*Цель упражнения*
Как могла бы продолжиться приведённая ниже беседа о педагогах центра «Диво»? Напишите её продолжение, начиная сразу после цитаты Станиславского.

*Исходный текст*
Марина: Если хочешь работать
в негосударственном образовательном учреждении,
если хочешь работать в центре «Диво», этому
придется учиться. Но далеко не все люди высокого
профессионального уровня могут подобным умением
овладеть. Поэтому для себя мы даже ввели особый
термин — «психологическая готовность к работе в
негосударственном учреждении».
Ирина: И термин
«психологическая неготовность» к такой работе.
Она сказывается не только в неумении общаться с
родителями, но и в неумении общаться с детьми.
Марина: Не все педагоги даже
понимают, о чем идет речь. Иной педагог может
усвоить наше требование правильно общаться с
родителями. Он толково и не без удовольствия
рассказывает о своих методах и приемах. Но мы
приходим на занятия и видим: главное для этого
блестящего педагога — он сам. А дети —
инструмент для реализации его собственных
планов. Такой воспитатель, как правило, требует
от детей безукоризненного послушания. Он не
переносит непредусмотренных вопросов,
«праздного» детского любопытства. И вопросы, и
спонтанные проявления детской любознательности
воспринимаются как провокация, как попытка
заставить педагога отклониться от реализации
намеченного плана. В результате методический
блеск воспитателя слишком часто соседствует с
раздражением и гневом в адрес детей.
— Как раз тот случай, про который К.С.
Станиславский говорил: «Надо любить не себя в
искусстве, а искусство в себе».

*Материал*
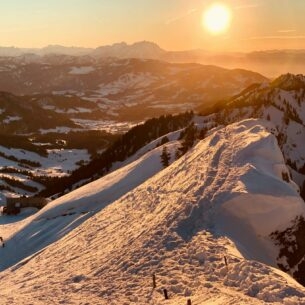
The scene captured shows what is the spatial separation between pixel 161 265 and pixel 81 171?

*Ответ к упражнению*
Марина: Педагогам невероятно
трудно осваивать этот принцип. Они формировались
в системе открытых занятий, где с них спрашивали
вовсе не работу на конкретных детей, не понимание
детских потребностей, а именно методическую
грамотность, методический блеск. Что служит
критерием успешности открытого занятия? Не то,
что конкретного я сделала в отношении данного
ребенка, куда он продвинулся, что с ним произошло,
а сумела ли я применить тот или иной прием, и
сколько приемов использовала за один раз. Дети
при этом должны «работать, как притертые
винтики», оттенять искусство педагога.
— Перенос центра тяжести с детей на
педагога, на его самопрезентацию во многом
объясняется тем, что в государственных детских
садах воспитателям приходится работать
одновременно с большим количеством детей. Группа
в двадцать три — двадцать пять человек вынуждает
тебя следовать определенному стилю: иначе все
рассыплется. Педагог просто потеряет контроль
над детьми.
Марина: Вот именно.
Государственная система приучила наших
воспитателей к мысли о том, что дисциплина —
превыше всего.
Дети должны быть послушны, в группе должно быть
тихо. Ради этой тишины воспитатель готов
третировать ребенка за вопрос, заданный в полный
голос, за малейшее непослушание.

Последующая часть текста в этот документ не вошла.